EXERCISE DETAILS
Word for word, repeat every entry that appears below.

Dataset entries
= = = = =

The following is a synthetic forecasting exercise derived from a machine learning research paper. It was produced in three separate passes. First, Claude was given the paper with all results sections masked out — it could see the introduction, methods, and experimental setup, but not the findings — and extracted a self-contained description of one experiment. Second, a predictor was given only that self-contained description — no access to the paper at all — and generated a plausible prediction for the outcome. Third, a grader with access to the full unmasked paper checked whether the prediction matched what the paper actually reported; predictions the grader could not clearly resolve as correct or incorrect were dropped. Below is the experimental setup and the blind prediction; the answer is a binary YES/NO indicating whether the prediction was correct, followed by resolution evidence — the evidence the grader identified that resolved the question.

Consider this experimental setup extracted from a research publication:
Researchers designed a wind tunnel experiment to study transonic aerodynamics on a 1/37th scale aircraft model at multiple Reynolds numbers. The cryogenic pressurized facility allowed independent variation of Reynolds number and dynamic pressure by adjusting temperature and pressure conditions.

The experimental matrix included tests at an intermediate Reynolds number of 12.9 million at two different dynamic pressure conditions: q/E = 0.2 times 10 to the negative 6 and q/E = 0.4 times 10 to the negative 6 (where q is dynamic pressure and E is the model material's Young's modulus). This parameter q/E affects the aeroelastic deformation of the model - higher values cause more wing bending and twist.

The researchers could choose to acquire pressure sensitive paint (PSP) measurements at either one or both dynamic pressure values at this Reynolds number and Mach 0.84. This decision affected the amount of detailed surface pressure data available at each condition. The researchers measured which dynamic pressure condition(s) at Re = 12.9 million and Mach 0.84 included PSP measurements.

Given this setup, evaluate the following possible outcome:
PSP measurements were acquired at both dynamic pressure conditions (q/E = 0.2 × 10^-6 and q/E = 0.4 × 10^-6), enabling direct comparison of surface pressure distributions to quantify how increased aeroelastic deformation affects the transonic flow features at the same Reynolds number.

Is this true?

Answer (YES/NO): NO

= = = = =

RESPONSE AREA
The following is a synthetic forecasting exercise derived from a machine learning research paper. It was produced in three separate passes. First, Claude was given the paper with all results sections masked out — it could see the introduction, methods, and experimental setup, but not the findings — and extracted a self-contained description of one experiment. Second, a predictor was given only that self-contained description — no access to the paper at all — and generated a plausible prediction for the outcome. Third, a grader with access to the full unmasked paper checked whether the prediction matched what the paper actually reported; predictions the grader could not clearly resolve as correct or incorrect were dropped. Below is the experimental setup and the blind prediction; the answer is a binary YES/NO indicating whether the prediction was correct, followed by resolution evidence — the evidence the grader identified that resolved the question.

Consider this experimental setup extracted from a research publication:
Researchers designed a wind tunnel experiment to study transonic aerodynamics on a 1/37th scale aircraft model at multiple Reynolds numbers. The cryogenic pressurized facility allowed independent variation of Reynolds number and dynamic pressure by adjusting temperature and pressure conditions.

The experimental matrix included tests at an intermediate Reynolds number of 12.9 million at two different dynamic pressure conditions: q/E = 0.2 times 10 to the negative 6 and q/E = 0.4 times 10 to the negative 6 (where q is dynamic pressure and E is the model material's Young's modulus). This parameter q/E affects the aeroelastic deformation of the model - higher values cause more wing bending and twist.

The researchers could choose to acquire pressure sensitive paint (PSP) measurements at either one or both dynamic pressure values at this Reynolds number and Mach 0.84. This decision affected the amount of detailed surface pressure data available at each condition. The researchers measured which dynamic pressure condition(s) at Re = 12.9 million and Mach 0.84 included PSP measurements.

Given this setup, evaluate the following possible outcome:
PSP measurements were acquired at both dynamic pressure conditions (q/E = 0.2 × 10^-6 and q/E = 0.4 × 10^-6), enabling direct comparison of surface pressure distributions to quantify how increased aeroelastic deformation affects the transonic flow features at the same Reynolds number.

Is this true?

Answer (YES/NO): NO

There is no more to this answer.